**Consigne A**
Selon l'extrait sur les concours de la fonction publique italienne, combien de personnes se sont inscrites pour un seul emploi d'infirmier ou d'infirmière dans un hôpital public de Vérone ?
**Consigne B**
Rédigez la suite de l'extrait sur les concours de la fonction publique italienne, en commençant après sa dernière phrase.

**Extrait**
>>>>

Fonctionnaire, l’emploi rêvé des Italiens
Mille candidats pour un poste d’infirmier, 10 000 pour 14 emplois de policiers… En Italie, trouver un poste fixe est un rêve quasiment inaccessible. Une série photographique en témoigne, montrant l’incroyable affluence aux concours de la fonction publique.
« Il posto fisso è sacro » (un poste fixe est sacré) : cette réplique du film de Gennaro Nunziante, Quo Vado ?, mettant en scène les mille et un stratagèmes d’un petit fonctionnaire des Pouilles pour garder son emploi et ses avantages, est devenue culte. Sorti le 1er janvier, ce long-métrage a battu tous les records italiens, détrônant Avatar de sa première place.
A voir les photos de Michele Borzoni, on comprend mieux pourquoi. Ce n’est plus le rire qui l’emporte à la vue de ces gymnases, de ces palais des sports bondés de candidats pour un concours d’entrée dans la fonction publique nationale ou territoriale, mais l’effarement. Un exemple : 4 800 personnes se sont inscrites à l’épreuve de sélection pour un seul emploi d’infirmier ou d’infirmière dans un hôpital public de Vérone (Vénétie). Chacune d’elles a déboursé 5 euros, de quoi permettre aux organisateurs de louer le Palaolimpia, la salle de sport où se produisent habituellement les équipes de volley et de basket locales, et d’engranger un petit bénéfice.

<<<<

**Données relevées**
>>>>

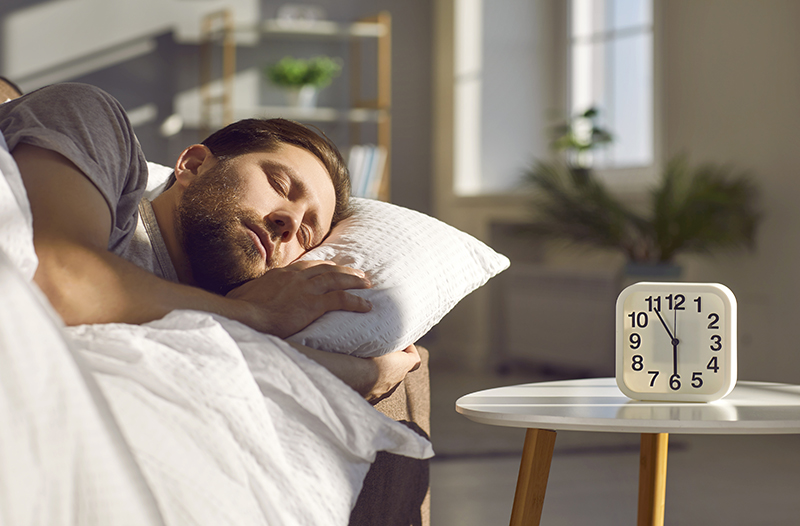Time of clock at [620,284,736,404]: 5:54
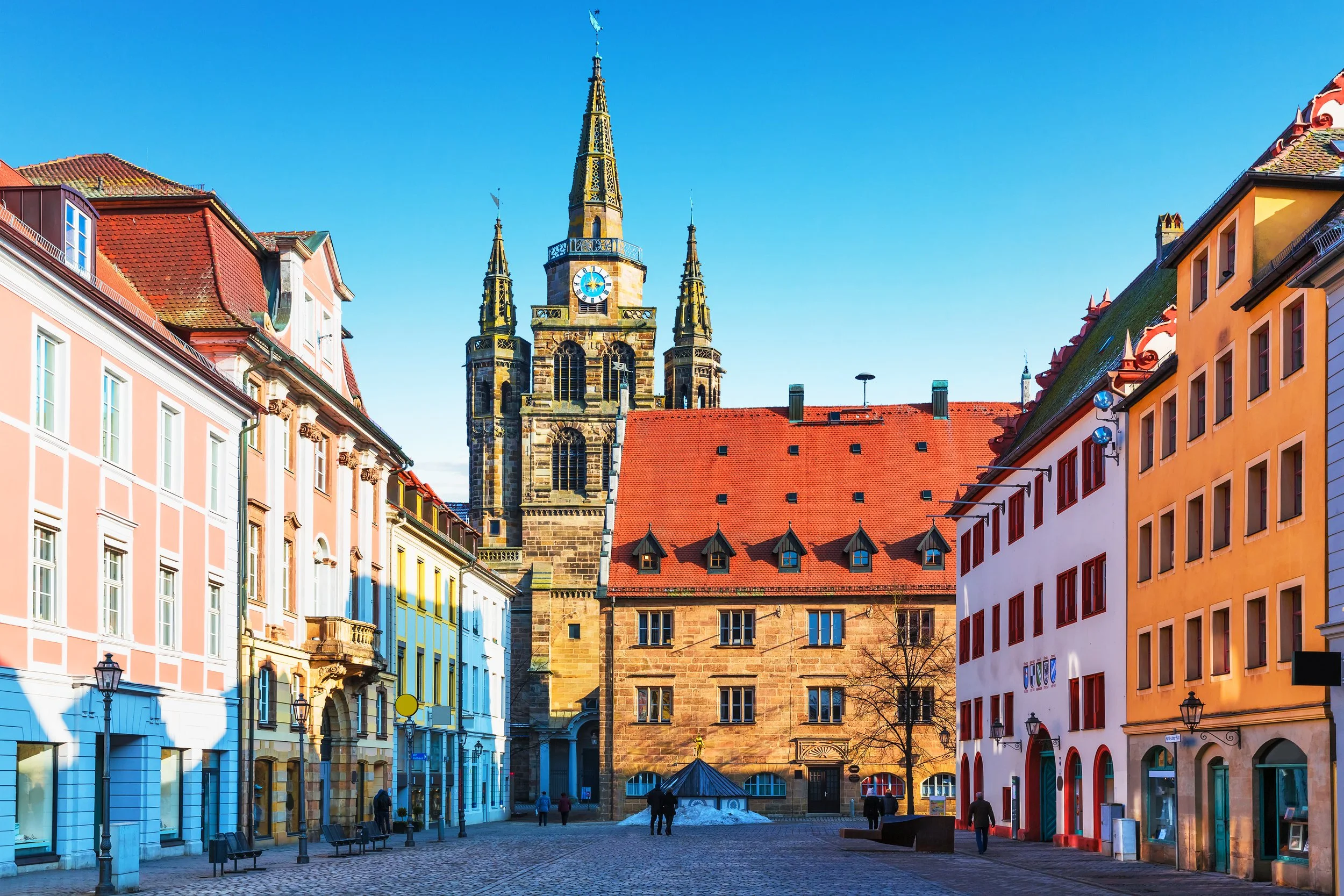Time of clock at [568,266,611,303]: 2:58
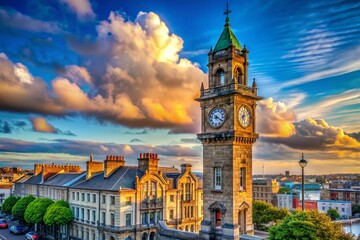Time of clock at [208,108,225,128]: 8:19
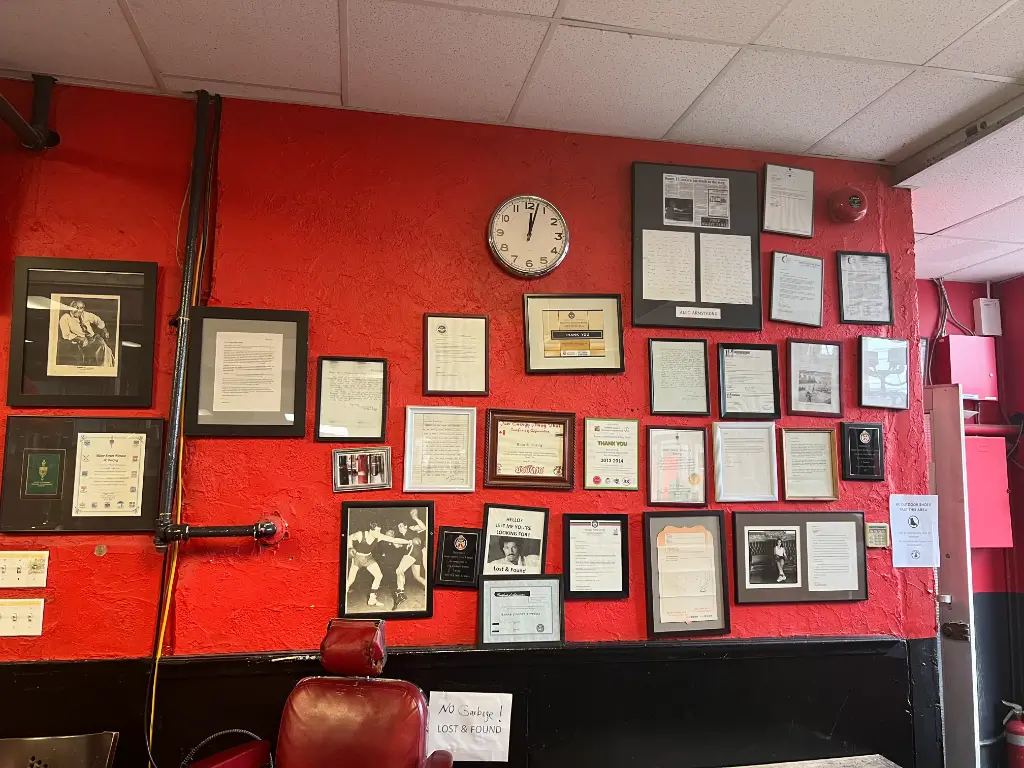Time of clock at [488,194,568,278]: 12:02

<<<<

**Réponse A**
4 800 personnes.

**Réponse B**
Des amitiés nouées
Le reporter du quotidien La Repubblica, qui racontait cet événement dans l’édition du 2 mars, décrit des candidats qui en sont parfois à leur dixième tentative, des parents accompagnant un garçon ou une fille, des couples qui viennent avec leurs enfants. Certains ont fini par nouer des relations d’amitié à force de se croiser, du nord au sud de la Botte, à la recherche du fameux posto fisso.
« Cela reste un horizon pour la classe moyenne italienne, raconte Michele Borzoni. Le CDI dans la fonction publique était synonyme de tranquillité et de sécurité. Grâce à cela, on pouvait envisager de se caser, de quitter ses parents et de fonder une famille. Mais depuis les réformes du premier ministre Matteo Renzi, l’assouplissement du marché du travail et l’austérité, ce rêve est devenu presque inaccessible. Ce qui m’a fasciné dans ce sujet, c’est de voir comment des lieux habituellement consacrés aux loisirs peuvent se transformer en espaces de travail ou, plutôt, de recherche d’un travail. »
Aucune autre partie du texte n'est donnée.